- **Records from a dataset**:
|---|

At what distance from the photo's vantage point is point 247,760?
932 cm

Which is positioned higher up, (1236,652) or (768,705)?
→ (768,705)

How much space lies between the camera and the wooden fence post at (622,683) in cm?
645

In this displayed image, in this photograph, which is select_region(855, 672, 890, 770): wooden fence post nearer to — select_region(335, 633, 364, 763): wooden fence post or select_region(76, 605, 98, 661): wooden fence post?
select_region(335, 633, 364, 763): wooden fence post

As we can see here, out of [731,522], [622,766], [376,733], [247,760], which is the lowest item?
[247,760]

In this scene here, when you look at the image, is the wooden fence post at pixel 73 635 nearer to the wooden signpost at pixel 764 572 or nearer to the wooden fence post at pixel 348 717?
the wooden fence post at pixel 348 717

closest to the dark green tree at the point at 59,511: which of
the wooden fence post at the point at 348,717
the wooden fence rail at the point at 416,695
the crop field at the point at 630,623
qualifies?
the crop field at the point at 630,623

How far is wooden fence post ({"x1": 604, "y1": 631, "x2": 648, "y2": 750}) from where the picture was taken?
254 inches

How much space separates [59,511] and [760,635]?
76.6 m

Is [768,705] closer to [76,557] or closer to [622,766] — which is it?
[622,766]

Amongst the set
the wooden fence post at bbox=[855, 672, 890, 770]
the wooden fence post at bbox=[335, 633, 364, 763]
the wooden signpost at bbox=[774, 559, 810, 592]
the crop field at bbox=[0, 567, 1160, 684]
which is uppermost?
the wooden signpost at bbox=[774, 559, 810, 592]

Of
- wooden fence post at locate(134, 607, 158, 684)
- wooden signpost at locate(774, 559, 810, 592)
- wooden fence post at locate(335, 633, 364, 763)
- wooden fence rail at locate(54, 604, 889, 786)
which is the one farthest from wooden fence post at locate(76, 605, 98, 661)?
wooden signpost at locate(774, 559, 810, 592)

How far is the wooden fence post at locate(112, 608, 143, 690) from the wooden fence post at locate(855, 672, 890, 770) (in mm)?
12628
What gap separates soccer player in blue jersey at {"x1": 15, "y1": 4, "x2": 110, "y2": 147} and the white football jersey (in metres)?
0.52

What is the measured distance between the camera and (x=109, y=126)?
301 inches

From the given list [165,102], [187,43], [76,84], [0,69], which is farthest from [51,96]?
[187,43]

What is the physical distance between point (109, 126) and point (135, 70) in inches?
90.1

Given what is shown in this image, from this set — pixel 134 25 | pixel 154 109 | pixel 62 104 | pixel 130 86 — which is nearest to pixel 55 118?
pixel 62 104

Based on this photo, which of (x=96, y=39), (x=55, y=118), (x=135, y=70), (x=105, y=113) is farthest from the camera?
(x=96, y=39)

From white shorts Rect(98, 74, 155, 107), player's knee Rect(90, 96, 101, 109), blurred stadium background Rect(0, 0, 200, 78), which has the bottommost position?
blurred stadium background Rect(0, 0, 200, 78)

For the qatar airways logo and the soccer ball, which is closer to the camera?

|---|

- **Instructions to follow**:
Rewrite the records above as a JSON list of strings, one string for each line. Omit blank lines.

- **In response**:
[
  "At what distance from the photo's vantage point is point 247,760?",
  "932 cm",
  "Which is positioned higher up, (1236,652) or (768,705)?",
  "→ (768,705)",
  "How much space lies between the camera and the wooden fence post at (622,683) in cm?",
  "645",
  "In this displayed image, in this photograph, which is select_region(855, 672, 890, 770): wooden fence post nearer to — select_region(335, 633, 364, 763): wooden fence post or select_region(76, 605, 98, 661): wooden fence post?",
  "select_region(335, 633, 364, 763): wooden fence post",
  "As we can see here, out of [731,522], [622,766], [376,733], [247,760], which is the lowest item?",
  "[247,760]",
  "In this scene here, when you look at the image, is the wooden fence post at pixel 73 635 nearer to the wooden signpost at pixel 764 572 or nearer to the wooden fence post at pixel 348 717?",
  "the wooden fence post at pixel 348 717",
  "closest to the dark green tree at the point at 59,511: which of",
  "the wooden fence post at the point at 348,717",
  "the wooden fence rail at the point at 416,695",
  "the crop field at the point at 630,623",
  "qualifies?",
  "the crop field at the point at 630,623",
  "How far is wooden fence post ({\"x1\": 604, \"y1\": 631, \"x2\": 648, \"y2\": 750}) from where the picture was taken?",
  "254 inches",
  "How much space separates [59,511] and [760,635]?",
  "76.6 m",
  "Is [768,705] closer to [76,557] or closer to [622,766] — which is it?",
  "[622,766]",
  "Amongst the set",
  "the wooden fence post at bbox=[855, 672, 890, 770]",
  "the wooden fence post at bbox=[335, 633, 364, 763]",
  "the wooden signpost at bbox=[774, 559, 810, 592]",
  "the crop field at bbox=[0, 567, 1160, 684]",
  "which is uppermost?",
  "the wooden signpost at bbox=[774, 559, 810, 592]",
  "Of",
  "- wooden fence post at locate(134, 607, 158, 684)",
  "- wooden signpost at locate(774, 559, 810, 592)",
  "- wooden fence post at locate(335, 633, 364, 763)",
  "- wooden fence rail at locate(54, 604, 889, 786)",
  "which is the one farthest from wooden fence post at locate(76, 605, 98, 661)?",
  "wooden signpost at locate(774, 559, 810, 592)",
  "How far is the wooden fence post at locate(112, 608, 143, 690) from the wooden fence post at locate(855, 672, 890, 770) (in mm)?",
  "12628",
  "What gap separates soccer player in blue jersey at {\"x1\": 15, \"y1\": 4, \"x2\": 110, \"y2\": 147} and the white football jersey (in metres)?",
  "0.52",
  "What is the measured distance between the camera and (x=109, y=126)?",
  "301 inches",
  "From the given list [165,102], [187,43], [76,84], [0,69], which is farthest from [51,96]?",
  "[187,43]",
  "What is the physical distance between point (109, 126) and point (135, 70) in inches?",
  "90.1",
  "Given what is shown in this image, from this set — pixel 134 25 | pixel 154 109 | pixel 62 104 | pixel 130 86 — which is nearest to pixel 55 118?",
  "pixel 62 104",
  "Based on this photo, which of (x=96, y=39), (x=55, y=118), (x=135, y=70), (x=105, y=113) is farthest from the camera?",
  "(x=96, y=39)",
  "From white shorts Rect(98, 74, 155, 107), player's knee Rect(90, 96, 101, 109), blurred stadium background Rect(0, 0, 200, 78), which has the bottommost position?",
  "blurred stadium background Rect(0, 0, 200, 78)",
  "For the qatar airways logo and the soccer ball, which is closer to the camera?"
]